Return each line of the records that contains the word "measured". Matching is case-sensitive.

--

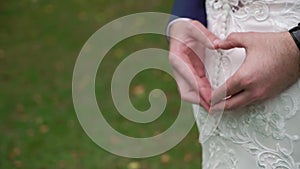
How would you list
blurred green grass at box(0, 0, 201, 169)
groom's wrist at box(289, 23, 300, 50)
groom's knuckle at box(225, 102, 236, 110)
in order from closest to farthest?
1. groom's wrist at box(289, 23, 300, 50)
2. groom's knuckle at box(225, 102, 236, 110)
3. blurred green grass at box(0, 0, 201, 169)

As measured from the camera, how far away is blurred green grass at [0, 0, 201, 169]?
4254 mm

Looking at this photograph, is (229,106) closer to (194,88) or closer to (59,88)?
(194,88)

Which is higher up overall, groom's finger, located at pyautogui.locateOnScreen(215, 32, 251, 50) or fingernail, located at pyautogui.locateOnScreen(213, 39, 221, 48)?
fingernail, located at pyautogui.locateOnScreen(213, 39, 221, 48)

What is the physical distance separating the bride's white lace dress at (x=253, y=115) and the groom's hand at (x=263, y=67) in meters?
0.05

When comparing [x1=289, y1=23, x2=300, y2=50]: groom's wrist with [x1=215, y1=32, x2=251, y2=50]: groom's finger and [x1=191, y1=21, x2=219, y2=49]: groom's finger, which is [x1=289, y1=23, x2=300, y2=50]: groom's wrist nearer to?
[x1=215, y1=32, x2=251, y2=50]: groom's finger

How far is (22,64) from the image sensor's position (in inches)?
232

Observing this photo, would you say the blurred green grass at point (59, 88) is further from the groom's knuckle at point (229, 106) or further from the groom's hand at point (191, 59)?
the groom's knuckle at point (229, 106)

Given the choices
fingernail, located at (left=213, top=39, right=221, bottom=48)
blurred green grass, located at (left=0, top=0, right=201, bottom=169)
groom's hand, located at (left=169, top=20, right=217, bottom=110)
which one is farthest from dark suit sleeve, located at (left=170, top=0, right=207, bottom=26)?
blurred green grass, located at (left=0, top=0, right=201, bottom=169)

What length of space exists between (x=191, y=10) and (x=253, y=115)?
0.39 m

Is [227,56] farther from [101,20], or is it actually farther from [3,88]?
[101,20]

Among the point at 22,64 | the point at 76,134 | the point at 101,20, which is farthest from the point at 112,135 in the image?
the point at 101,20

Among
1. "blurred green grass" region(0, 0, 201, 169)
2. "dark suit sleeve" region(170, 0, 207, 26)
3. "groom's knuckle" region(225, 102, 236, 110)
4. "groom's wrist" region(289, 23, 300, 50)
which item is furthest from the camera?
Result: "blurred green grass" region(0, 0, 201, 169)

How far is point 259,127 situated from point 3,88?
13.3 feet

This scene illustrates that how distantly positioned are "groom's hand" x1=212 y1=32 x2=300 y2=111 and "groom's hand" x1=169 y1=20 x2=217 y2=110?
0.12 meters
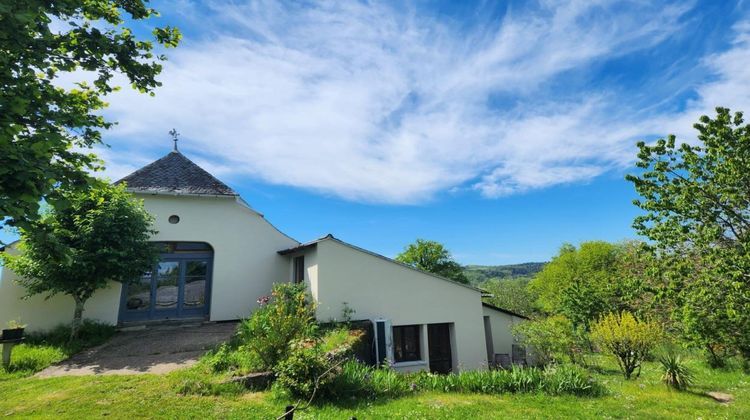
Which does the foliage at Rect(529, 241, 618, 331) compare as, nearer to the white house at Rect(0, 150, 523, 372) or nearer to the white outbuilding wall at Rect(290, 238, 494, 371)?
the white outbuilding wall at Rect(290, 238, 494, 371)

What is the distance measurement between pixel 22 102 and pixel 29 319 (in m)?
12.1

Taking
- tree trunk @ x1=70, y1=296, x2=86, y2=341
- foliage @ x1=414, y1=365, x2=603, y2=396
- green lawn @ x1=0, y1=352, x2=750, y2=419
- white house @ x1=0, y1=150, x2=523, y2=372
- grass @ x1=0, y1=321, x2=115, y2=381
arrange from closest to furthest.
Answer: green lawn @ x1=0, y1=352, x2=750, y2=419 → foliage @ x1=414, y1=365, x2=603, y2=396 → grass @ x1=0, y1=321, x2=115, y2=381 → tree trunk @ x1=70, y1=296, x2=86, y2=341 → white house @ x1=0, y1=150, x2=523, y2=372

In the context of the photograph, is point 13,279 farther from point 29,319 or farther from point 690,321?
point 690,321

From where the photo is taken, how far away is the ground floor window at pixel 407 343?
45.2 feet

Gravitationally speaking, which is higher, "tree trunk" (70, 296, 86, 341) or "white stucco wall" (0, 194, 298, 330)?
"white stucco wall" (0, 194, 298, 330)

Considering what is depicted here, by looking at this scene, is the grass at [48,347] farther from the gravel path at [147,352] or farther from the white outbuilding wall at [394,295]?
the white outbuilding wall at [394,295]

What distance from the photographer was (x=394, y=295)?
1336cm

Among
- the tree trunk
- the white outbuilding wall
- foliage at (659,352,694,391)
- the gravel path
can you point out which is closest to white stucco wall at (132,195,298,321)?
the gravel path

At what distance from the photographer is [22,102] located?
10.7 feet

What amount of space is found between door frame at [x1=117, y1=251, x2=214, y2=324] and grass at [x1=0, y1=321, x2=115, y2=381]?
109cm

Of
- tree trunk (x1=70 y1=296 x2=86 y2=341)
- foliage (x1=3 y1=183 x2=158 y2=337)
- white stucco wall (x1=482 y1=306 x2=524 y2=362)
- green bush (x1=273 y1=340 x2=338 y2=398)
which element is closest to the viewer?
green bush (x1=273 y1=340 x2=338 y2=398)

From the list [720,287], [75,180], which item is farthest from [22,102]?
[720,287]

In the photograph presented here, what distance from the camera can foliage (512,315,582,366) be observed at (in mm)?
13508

--

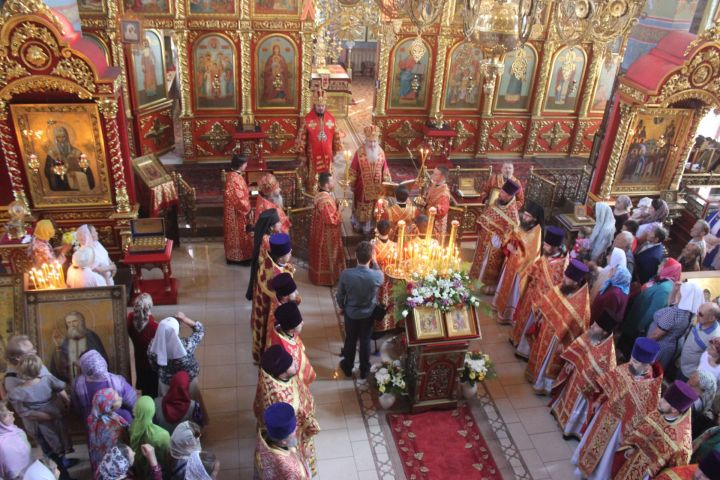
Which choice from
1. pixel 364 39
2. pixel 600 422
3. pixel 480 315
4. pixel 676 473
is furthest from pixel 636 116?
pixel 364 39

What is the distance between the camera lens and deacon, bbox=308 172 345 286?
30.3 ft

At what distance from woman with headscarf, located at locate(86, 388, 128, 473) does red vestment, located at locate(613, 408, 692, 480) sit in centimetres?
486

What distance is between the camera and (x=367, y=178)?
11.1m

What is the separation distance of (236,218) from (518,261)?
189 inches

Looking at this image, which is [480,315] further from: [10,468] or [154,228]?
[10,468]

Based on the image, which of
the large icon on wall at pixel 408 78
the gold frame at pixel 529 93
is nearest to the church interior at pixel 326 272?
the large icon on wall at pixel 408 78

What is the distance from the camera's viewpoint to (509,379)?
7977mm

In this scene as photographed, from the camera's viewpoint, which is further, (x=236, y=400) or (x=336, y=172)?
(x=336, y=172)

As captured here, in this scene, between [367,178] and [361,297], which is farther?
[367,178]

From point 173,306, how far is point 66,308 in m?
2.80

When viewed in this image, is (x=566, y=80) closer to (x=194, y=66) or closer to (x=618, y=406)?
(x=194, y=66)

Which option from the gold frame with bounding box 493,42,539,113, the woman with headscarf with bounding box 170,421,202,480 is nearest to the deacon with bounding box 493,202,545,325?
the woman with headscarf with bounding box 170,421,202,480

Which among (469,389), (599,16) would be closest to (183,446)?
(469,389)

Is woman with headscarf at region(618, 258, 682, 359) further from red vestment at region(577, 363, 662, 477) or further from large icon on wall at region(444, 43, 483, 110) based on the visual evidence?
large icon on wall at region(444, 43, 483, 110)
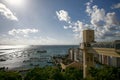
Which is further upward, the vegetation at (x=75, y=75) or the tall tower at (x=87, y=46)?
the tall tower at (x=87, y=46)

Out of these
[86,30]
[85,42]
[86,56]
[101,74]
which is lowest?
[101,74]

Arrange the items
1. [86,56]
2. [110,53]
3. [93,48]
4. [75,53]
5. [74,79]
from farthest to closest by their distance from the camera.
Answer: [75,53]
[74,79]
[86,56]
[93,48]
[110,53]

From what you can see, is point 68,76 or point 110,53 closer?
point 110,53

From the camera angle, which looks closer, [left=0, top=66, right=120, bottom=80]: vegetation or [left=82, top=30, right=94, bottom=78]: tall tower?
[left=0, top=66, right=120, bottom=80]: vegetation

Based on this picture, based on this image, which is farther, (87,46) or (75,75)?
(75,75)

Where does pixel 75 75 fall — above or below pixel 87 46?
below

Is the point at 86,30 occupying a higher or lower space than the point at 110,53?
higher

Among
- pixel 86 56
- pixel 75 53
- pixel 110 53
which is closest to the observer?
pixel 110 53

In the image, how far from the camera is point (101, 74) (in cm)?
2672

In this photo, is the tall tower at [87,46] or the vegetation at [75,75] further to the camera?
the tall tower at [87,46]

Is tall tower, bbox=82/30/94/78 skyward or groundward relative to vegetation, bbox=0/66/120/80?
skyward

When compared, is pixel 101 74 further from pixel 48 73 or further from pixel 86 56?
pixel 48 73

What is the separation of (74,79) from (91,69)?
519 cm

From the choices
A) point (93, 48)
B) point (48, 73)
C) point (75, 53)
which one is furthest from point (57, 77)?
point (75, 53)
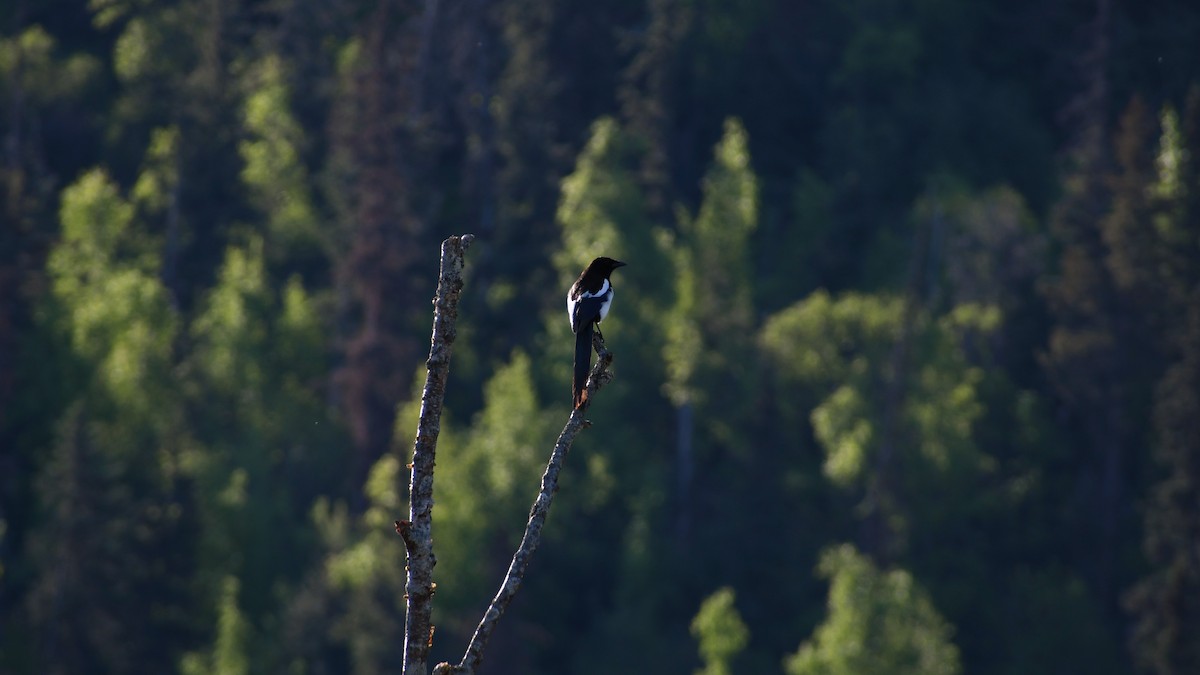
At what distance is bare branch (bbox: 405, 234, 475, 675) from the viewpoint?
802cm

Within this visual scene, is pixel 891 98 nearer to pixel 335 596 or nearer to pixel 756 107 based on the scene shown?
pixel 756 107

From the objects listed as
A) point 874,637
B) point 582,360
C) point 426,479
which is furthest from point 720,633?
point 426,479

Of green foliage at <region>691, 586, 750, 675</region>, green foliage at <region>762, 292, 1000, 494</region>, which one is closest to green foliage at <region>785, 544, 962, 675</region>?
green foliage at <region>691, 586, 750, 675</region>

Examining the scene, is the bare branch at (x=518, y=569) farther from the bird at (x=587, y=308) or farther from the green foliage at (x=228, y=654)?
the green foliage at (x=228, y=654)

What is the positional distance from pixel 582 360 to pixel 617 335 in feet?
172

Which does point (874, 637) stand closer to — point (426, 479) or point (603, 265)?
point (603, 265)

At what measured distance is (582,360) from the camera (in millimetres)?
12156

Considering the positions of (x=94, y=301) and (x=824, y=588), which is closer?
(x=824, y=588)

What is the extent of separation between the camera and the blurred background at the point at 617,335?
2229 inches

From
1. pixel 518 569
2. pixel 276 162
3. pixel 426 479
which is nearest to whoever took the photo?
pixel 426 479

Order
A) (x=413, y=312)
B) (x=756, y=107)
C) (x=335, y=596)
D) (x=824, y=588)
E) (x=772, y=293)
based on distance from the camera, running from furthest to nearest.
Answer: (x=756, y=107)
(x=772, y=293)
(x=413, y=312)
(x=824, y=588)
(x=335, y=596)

--

=== ANSWER FOR THIS EXERCISE ===
As measured from the camera, how far away is blurred green grass at [0, 0, 201, 169]?
At what measured distance is (582,360) from the camera (in millimetres)?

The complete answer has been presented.